Reward Redistribution via Gaussian Process Likelihood Estimation
Minheng Xiao, Xian Yu
TL;DR
This work tackles delayed and sparse rewards in reinforcement learning by modeling per-step rewards as samples from a Gaussian Process and learning via a leave-one-out trajectory likelihood. It shows that the mean-squared-error based reward redistribution is a degenerate case of GP-LRR when the kernel is identity and noise vanishes, while leveraging the GP precision matrix to pool gradients across correlated state–action pairs. The method is integrated with Soft Actor-Critic, yielding dense, uncertainty-aware rewards that improve sample efficiency and final performance on MuJoCo benchmarks. Empirically, GP-LRR with SAC demonstrates superior credit assignment for long-horizon tasks with delayed feedback, offering a principled and scalable approach for off-policy RL.
Abstract
In many practical reinforcement learning tasks, feedback is only provided at the end of a long horizon, leading to sparse and delayed rewards. Existing reward redistribution methods typically assume that per-step rewards are independent, thus overlooking interdependencies among state-action pairs. In this paper, we propose a Gaussian process based Likelihood Reward Redistribution (GP-LRR) framework that addresses this issue by modeling the reward function as a sample from a Gaussian process, which explicitly captures dependencies between state-action pairs through the kernel function. By maximizing the likelihood of the observed episodic return via a leave-one-out strategy that leverages the entire trajectory, our framework inherently introduces uncertainty regularization.
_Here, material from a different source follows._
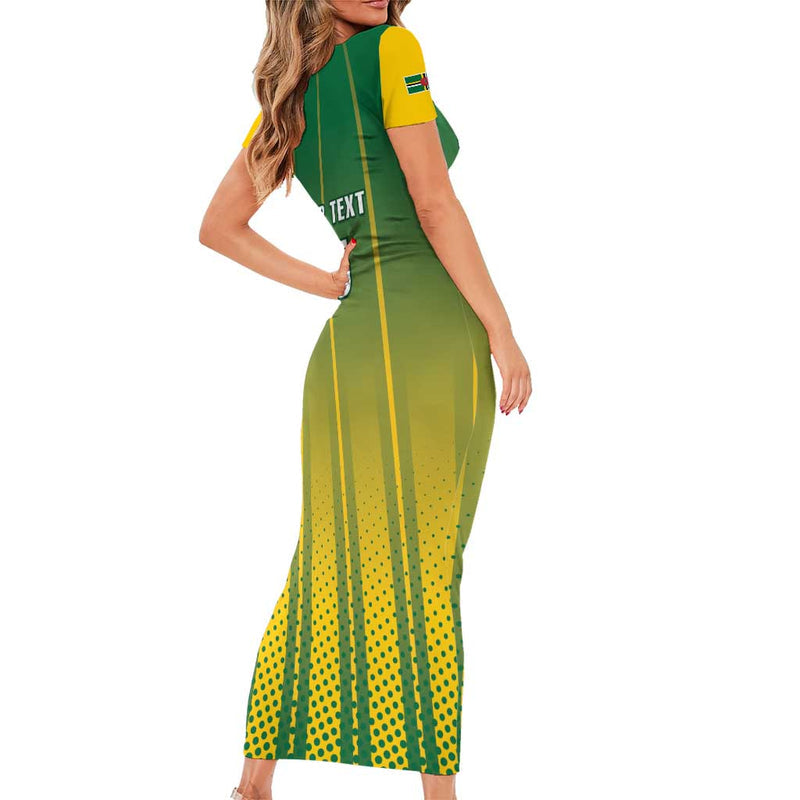 Custom Dominica Cricket Sporty Style Short Sleeve Bodycon Dress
Moreover, we show that conventional mean-squared-error (MSE) based reward redistribution arises as a special case of our GP-LRR framework when using a degenerate kernel without observation noise. When integrated with an off-policy algorithm such as Soft Actor-Critic, GP-LRR yields dense and informative reward signals, resulting in superior sample efficiency and policy performance on several MuJoCo benchmarks.